The …/modules directory contains Python modules that implement common model building blocks like multi-head attention, embeddings, and MLPs.

The …/losses directory provides key loss functions for training, including the cross entropy loss.

The …/utils directory contains modules for tasks like benchmarking, distributed training, and loading pretrained models.

Attention Mechanisms

References: flash_attn, flash_attn/flash_attn_interface.py

The file …/flash_attn_interface.py implements core attention computations through PyTorch autograd functions and classes. Functions wrap the application of these classes and kernels to handle different attention patterns. Variable length attention is supported through indexing tensors with sequence lengths.

Model Building Blocks

References: flash_attn/modules

This section contains common building blocks used for constructing transformer models, including multi-head attention and multi-layer perceptrons (MLPs).

The file …/mha.py contains classes for attention.

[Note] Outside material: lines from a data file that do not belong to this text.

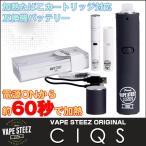 iQOS アイコス 互換機 CIQS (シックス) HERBSTICK CS2 バッテリースティック 1600mAh 加熱式電子タバコ 水蒸気たばこ 禁煙 減煙 Ploomtech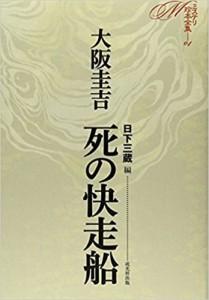 大坂圭吉 死の快走船 (ミステリ珍本全集04)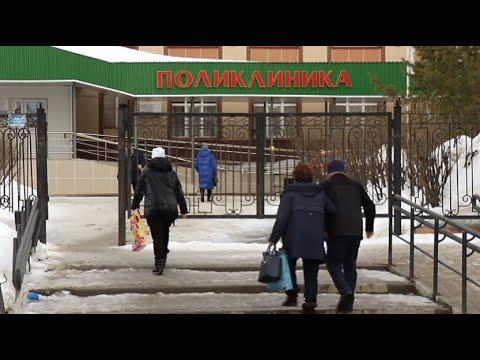 Случаи коронавируса в Югорске и Югре не зафиксированы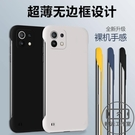 小米11手機殼mi11pro超薄防摔硬殼曲面屏保護套【輕派工作室】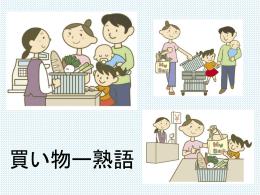 買い物ー熟語 通信販売 つうしんはんばい この商品は日本でも通信販売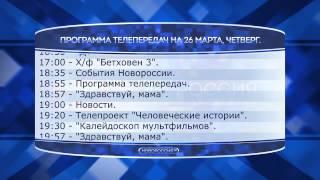 Программа телепередач на 26 марта 2015 года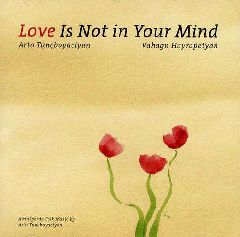 Love Is Not in Your Mind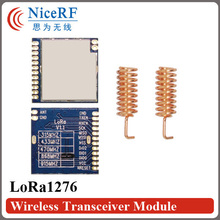 2pcs/lot   LoRa1276 868MHz  SX1276 Chip 4km~6km Long Distance Wireless Transceiver Module(China (Mainland))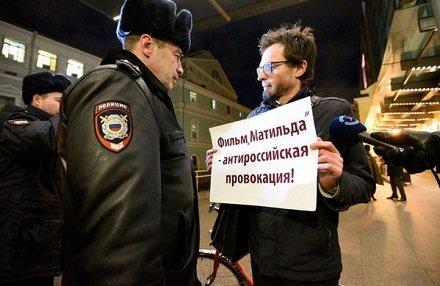 «Православные радикалы», ОМОН и «Матильда» в свете пророчеств святителя Феофана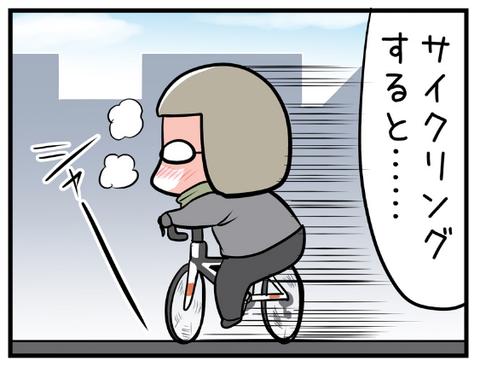 スクリーンショット 2019-01-30 18.38.28
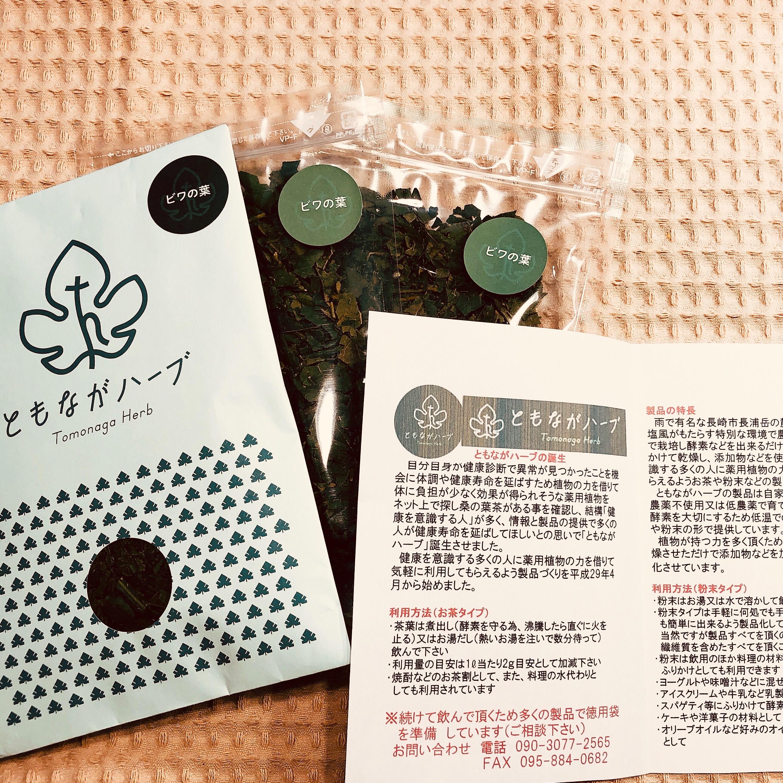 f:id:allergy_nagasakikko:20181215125037j:image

MLP building blocks are defined in …/mlp.py. The file contains classes for sequential MLPs.

The …/embedding.py file defines classes for embeddings.

Layers

References: flash_attn/layers

The …/layers directory contains implementations of common layers used in both vision and language models. The two primary layers implemented are patch embedding and rotary position embeddings.

Patch embedding takes an input image and divides it into non-overlapping patches. The class in …/patch_embed.py handles this functionality. It takes the image and projects each patch into an embedding space using. It performs input validation and calculates properties like the number of patches. It can optionally apply normalization and flatten the patches.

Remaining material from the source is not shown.